Questa non è solo la storia di un annoiato adolescente serbo non ancora sedicenne e decisamente sovrappeso che, alle 15.51 del 7 febbraio 2011, scrisse su Facebook “Qualcuno ha voglia di giocare a basket?" senza ottenere risposte. Nikola Jokic da Sombor, cittadina di 40.000 persone vicina al confine con l’Ungheria pesantemente bombardata dalla NATO del 1999, è molto più di un outsider di successo. Strahinja e Nemanja, i fratelli maggiori di 13 e 11 anni, ricordano molto meglio del fratello quei tragici momenti. Forse qualcosa ha scavato dentro, dato che si divertono a bullizzare Nikola. Che però non sembra farne un dramma.
A differenza del clima generale della Serbia dei primi anni duemila lui non appare oberato da pesi sull’anima: è mite, rilassato, pigro. «Mio padre mi dice sempre che sono molto calmo, a differenza dei miei fratelli.
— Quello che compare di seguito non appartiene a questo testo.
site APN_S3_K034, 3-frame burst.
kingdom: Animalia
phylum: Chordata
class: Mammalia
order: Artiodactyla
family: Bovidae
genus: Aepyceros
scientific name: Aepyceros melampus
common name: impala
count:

Per farmi incazzare devi farmi qualcosa di davvero brutto». Ha decisamente qualche chilo di troppo, e nulla farebbe pensare che con la palla in mano sappia dire la sua. Seguendo i fratelli al campetto si è appassionato al basket ma ha un’altra passione, ben più forte: quella dei cavalli. Vorrebbe diventare un fantino ma il padre, notando che ormai il ragazzino va per i due metri, gli risponde così:
«prima diventa un giocatore di basket, poi avrai tutto il tempo per fare il fantino».